At home they kept a silver mirror, but he avoided looking into it, for his wooden face saddened him. At least his wife never got impatient with him. (How could she? They had a bargain.) Soon she had given him four children, who all feared his temper, and they even had a carriage and slaves.

A Spaniard in a wide lace collar held two naked Indian children upside down by their ankles, one child in each hand, so that his dogs could rip them to death, and more golden beads fell out of their intestines; then the cathedral bells called everyone to Mass. A cotton plantation fell into Agustín’s hands, after which he set some negroes to curing tobacco. He arranged to have frequent carnal access to the black proprietress of a certain shop which sold bread and wine. So you can see that he had a good life, but he could never imagine his future; and presently, out of boredom, he began to quarrel with La Mulata. One night, seeking to entertain her, he recited the three boisterous jokes which the flying head had taught him in Ziñogava, but she said: Everybody in hell has heard those. — Insulted, he struck her.

At once he entered into the time when our Lord will thresh out the grain. La Mulata, the slaves and the children all disappeared, in separate stink-puffs, and there he was, back in the prison of hell, with that gigantic wall-face grinning and winking like the parish priest who rapes his female penitents. — You see, said Satan, happiness was never what you wanted. Your brother gave it to you in Ziñogava, and you destroyed it. I restored it to you to prove that it’s no good to you. What next?

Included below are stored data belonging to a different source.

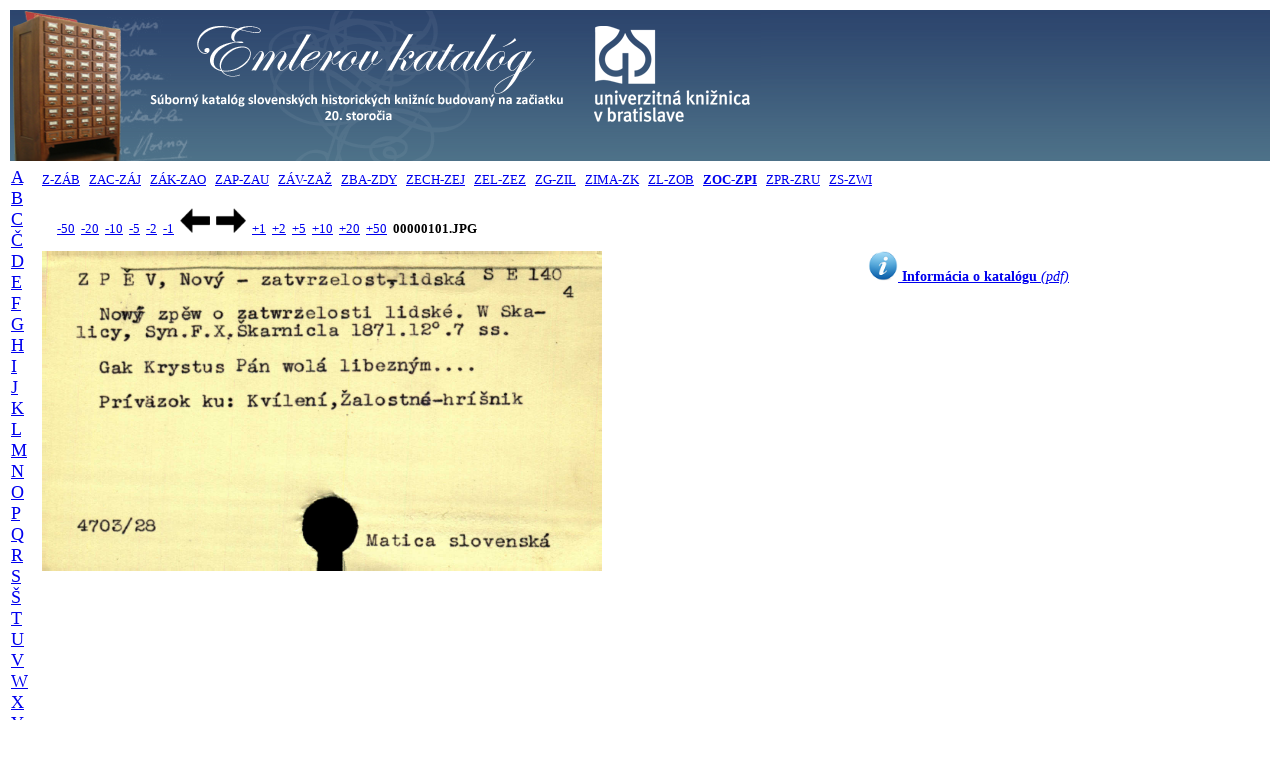

--- FILE ---
content_type: text/html; charset=UTF-8
request_url: http://listky.ulib.sk/ek/listok.php?id1=z&id2=12&id3=102&posun=-1
body_size: 5786
content:

<!DOCTYPE html PUBLIC "-//W3C//DTD HTML 4.01 Transitional//EN">
<html>
<head>
    <title>Historický lístkový katalóg Univerzitnej knižnice Bratislava</title>
    <meta http-equiv="expires" content="0">
    <meta http-equiv="Content-Type" content="text/html; charset=utf8">

    <script>
    </script>
</head>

Lord, I never knew what to wish for.

Speak up now.

Lord, may it please you, I’d like to do evil with my brother, until we’re punished.

A noble plan, said the Devil. Now that it’s too late, I’ll tell you what you should have asked for.

Yes, Lord?

Grief.

The mirrorlike sword of Ziñogava rushed back into his hand. Back out of the great mouth flew the grinning head, which seemed perhaps more desiccated or even singed than before, and it said: Congratulations, brother. Now we can both be good.

Brother, asked Agustín, am I alive or dead?

Don’t think too much. Now let’s go pay back our old friends!

13

Although Doctor de los Ríos was served by proficient torturers, neither Church nor Crown had ever thought fit to protect him against the visit of a decapitated head, and so he now got to find out whether Paradise is truly as wide and flat as Extremadura, where so many conquistadors hail from.